**Title**: Upload the MedNIST dataset.   
**Date**:  05-May-2021  
**Description**:
This notebook downloads the MedNIST dataset and upload it into a Flywheel instance project.
   
The MedNIST dataset was gathered from several sets from TCIA, the RSNA Bone Age Challenge, and the NIH Chest X-ray dataset.

The dataset is kindly made available by [Dr. Bradley J. Erickson M.D., Ph.D.](https://www.mayo.edu/research/labs/radiology-informatics/overview) (Department of Radiology, Mayo Clinic) under the [Creative Commons CC BY-SA 4.0 license](https://creativecommons.org/licenses/by-sa/4.0/).

If you use the MedNIST dataset, please acknowledge the source.

# Data Use Aggreement
Before downloading this data, or any data, make sure you understand the restrictions on the use of data. 

# Requirements:
- **Python** (Preferably >= 3.6):  

- Have administrator permissions to create Flywheel Groups and Projects.

In [3]:
%reload_ext autoreload
%autoreload 2
%matplotlib inline

# Install and import dependencies

In [4]:
!pip install pandas pydicom flywheel-sdk monai



In [5]:
import copy
import csv
import datetime
import logging
import os
import time
from getpass import getpass
from pathlib import Path

import flywheel
import pandas as pd
from monai.apps import download_and_extract

In [6]:
# Instantiate a logger
logging.basicConfig(level=logging.INFO, format='%(asctime)s %(levelname)s %(message)s')
log = logging.getLogger('root')

# Download dataset
The following will download the entire github repository to the local drive.

In [8]:
ROOT_DIR = Path('/tmp/data')
if not ROOT_DIR.exists():
    ROOT_DIR.mkdir(parents=True, exist_ok=True)

In [9]:
resource = "https://www.dropbox.com/s/5wwskxctvcxiuea/MedNIST.tar.gz?dl=1"
md5 = "0bc7306e7427e00ad1c5526a6677552d"

compressed_file = os.path.join(ROOT_DIR, "MedNIST.tar.gz")
data_dir = os.path.join(ROOT_DIR, "MedNIST")
if not os.path.exists(data_dir):
    download_and_extract(resource, compressed_file, ROOT_DIR, md5)

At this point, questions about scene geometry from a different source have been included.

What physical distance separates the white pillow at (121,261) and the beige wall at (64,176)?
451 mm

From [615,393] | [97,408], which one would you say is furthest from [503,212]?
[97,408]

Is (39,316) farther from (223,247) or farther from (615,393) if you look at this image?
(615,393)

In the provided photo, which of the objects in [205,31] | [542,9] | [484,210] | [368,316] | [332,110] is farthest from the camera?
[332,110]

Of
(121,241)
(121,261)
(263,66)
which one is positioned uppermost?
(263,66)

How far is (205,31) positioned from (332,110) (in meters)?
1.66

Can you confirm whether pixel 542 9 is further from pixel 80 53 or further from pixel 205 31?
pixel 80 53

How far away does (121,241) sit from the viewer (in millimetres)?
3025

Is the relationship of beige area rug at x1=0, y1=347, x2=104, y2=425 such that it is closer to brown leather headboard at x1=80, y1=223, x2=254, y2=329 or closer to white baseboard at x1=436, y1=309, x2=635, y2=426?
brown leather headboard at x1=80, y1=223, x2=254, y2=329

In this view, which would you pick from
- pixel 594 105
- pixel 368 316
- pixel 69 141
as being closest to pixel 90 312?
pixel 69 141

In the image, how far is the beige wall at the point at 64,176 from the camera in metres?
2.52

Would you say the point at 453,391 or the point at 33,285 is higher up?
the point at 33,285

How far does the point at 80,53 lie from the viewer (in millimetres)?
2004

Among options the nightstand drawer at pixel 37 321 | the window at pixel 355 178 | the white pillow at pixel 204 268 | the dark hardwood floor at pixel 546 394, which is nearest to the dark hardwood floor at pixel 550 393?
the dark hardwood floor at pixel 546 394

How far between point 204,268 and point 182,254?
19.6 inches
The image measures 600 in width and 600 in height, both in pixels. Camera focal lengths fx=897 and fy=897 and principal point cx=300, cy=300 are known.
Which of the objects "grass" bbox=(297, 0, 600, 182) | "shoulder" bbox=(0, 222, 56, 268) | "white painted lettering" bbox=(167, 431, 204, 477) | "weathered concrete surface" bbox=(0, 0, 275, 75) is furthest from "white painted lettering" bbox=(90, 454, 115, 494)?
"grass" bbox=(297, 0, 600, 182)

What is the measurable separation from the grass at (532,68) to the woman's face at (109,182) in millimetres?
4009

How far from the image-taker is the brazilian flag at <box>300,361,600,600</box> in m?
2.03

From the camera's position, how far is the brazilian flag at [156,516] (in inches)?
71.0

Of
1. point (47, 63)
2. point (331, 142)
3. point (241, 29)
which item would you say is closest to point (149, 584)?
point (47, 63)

MedNIST.tar.gz: 59.0MB [00:23, 2.66MB/s]                              



downloaded file: /tmp/data/MedNIST.tar.gz.
Verified 'MedNIST.tar.gz', md5: 0bc7306e7427e00ad1c5526a6677552d.
Verified 'MedNIST.tar.gz', md5: 0bc7306e7427e00ad1c5526a6677552d.


# Initialize Constants

In [23]:
GROUP_ID = "ml"
GROUP_Label = "ML"

In [24]:
PROJECT_LABEL = "MedNIST"

In [35]:
DESCRIPTION = """
The MedNIST dataset was gathered from several sets from TCIA, the RSNA Bone Age Challenge, and the NIH Chest X-ray dataset.

The dataset is kindly made available by [Dr. Bradley J. Erickson M.D., Ph.D.](https://www.mayo.edu/research/labs/radiology-informatics/overview) (Department of Radiology, Mayo Clinic) under the [Creative Commons CC BY-SA 4.0 license](https://creativecommons.org/licenses/by-sa/4.0/).

If you use the MedNIST dataset, please acknowledge the source.
"""

# Flywheel API Key and Client
Get an API_KEY. More on this in the Flywheel SDK doc [here](https://flywheel-io.gitlab.io/product/backend/sdk/branches/master/python/getting_started.html#api-key).

In [38]:
API_KEY = getpass('Enter API_KEY here: ')

Enter API_KEY here:  ·········································


Instantiate the Flywheel API client

In [39]:
fw_client = flywheel.Client(API_KEY if 'API_KEY' in locals() else os.environ.get('FW_KEY'))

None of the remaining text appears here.